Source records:
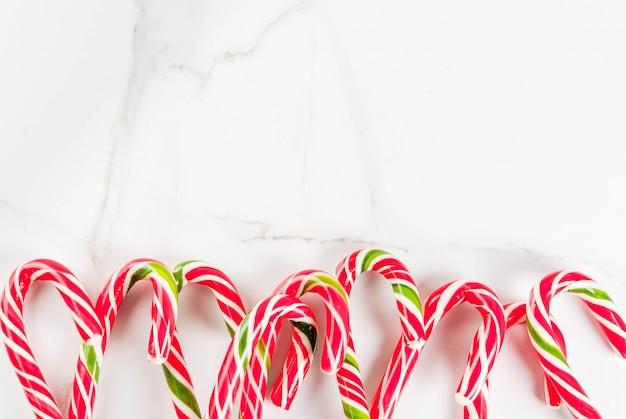 Concetto festivo di natale, un sacco di canna da zucchero candito dolci tradizionali di capodanno su un tavolo di marmo bianco. , vista dall'alto copyspace Foto Premium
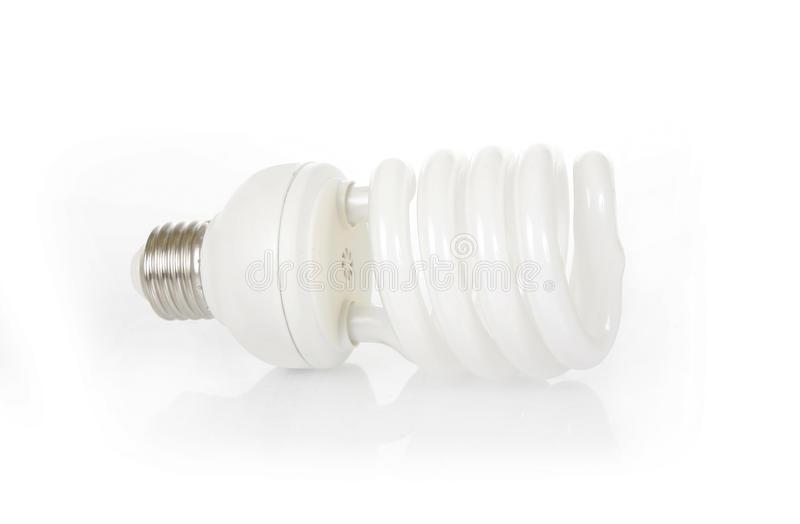 Energy saving fluorescent light bulb. On white background stock images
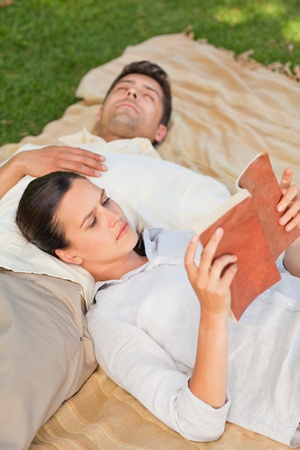 Couple reading in the park photo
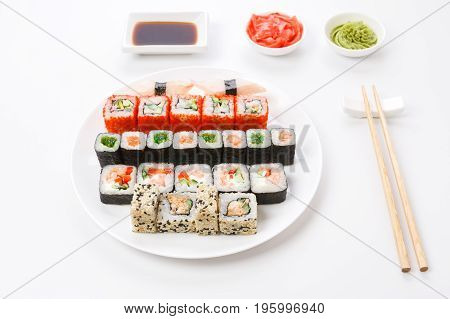 Japanese food restaurant, colorful rolls, gunkan and sushi platter. Set with chopsticks, soy sauce, ginger and wasabi on white background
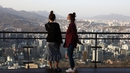 People watch the sun set in Seoul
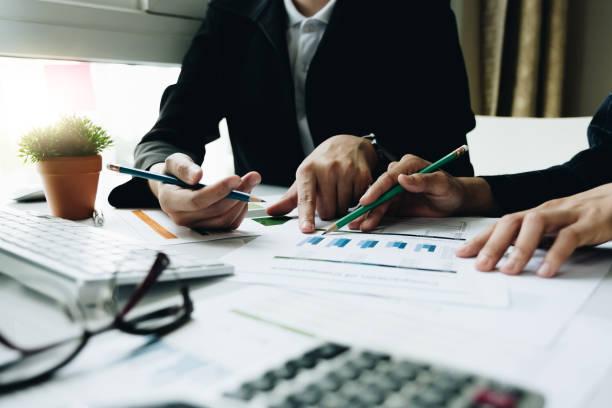 Geschäftsmann und Partner, die auf Graphen hinweisen, treffen sich, um den Verkauf zu planen, um die im nächsten Jahr gesetzten Ziele zu erreichen. – Foto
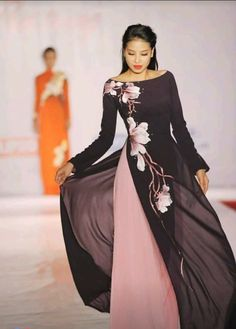 black and gold Vietnamese wedding dress (ao dai) Vietnamese traditional dress Pham Winter wedding dress inspiration. Vietnamese Traditional Dress, Vietnamese Dress, Traditional Dresses, Vietnamese Clothing, Modest Fashion, Hijab Fashion, Fashion Dresses, Maxi Dresses, Runway Fashion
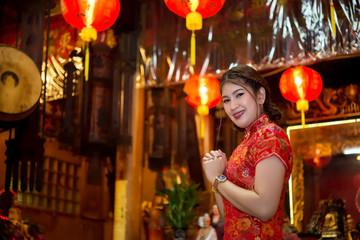 Portrait of beautiful asian woman wear cheongsam on light of lantern background,Happy chinese new year,Thailand people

_What is being asked_: The answer must be an exact copy of the entries, with the pictures omitted.

_Response box_:
 Concetto festivo di natale, un sacco di canna da zucchero candito dolci tradizionali di capodanno su un tavolo di marmo bianco. , vista dall'alto copyspace Foto Premium
 Energy saving fluorescent light bulb. On white background stock images
 Couple reading in the park photo
 Japanese food restaurant, colorful rolls, gunkan and sushi platter. Set with chopsticks, soy sauce, ginger and wasabi on white background
 People watch the sun set in Seoul
 Geschäftsmann und Partner, die auf Graphen hinweisen, treffen sich, um den Verkauf zu planen, um die im nächsten Jahr gesetzten Ziele zu erreichen. – Foto
 black and gold Vietnamese wedding dress (ao dai) Vietnamese traditional dress Pham Winter wedding dress inspiration. Vietnamese Traditional Dress, Vietnamese Dress, Traditional Dresses, Vietnamese Clothing, Modest Fashion, Hijab Fashion, Fashion Dresses, Maxi Dresses, Runway Fashion
 Portrait of beautiful asian woman wear cheongsam on light of lantern background,Happy chinese new year,Thailand people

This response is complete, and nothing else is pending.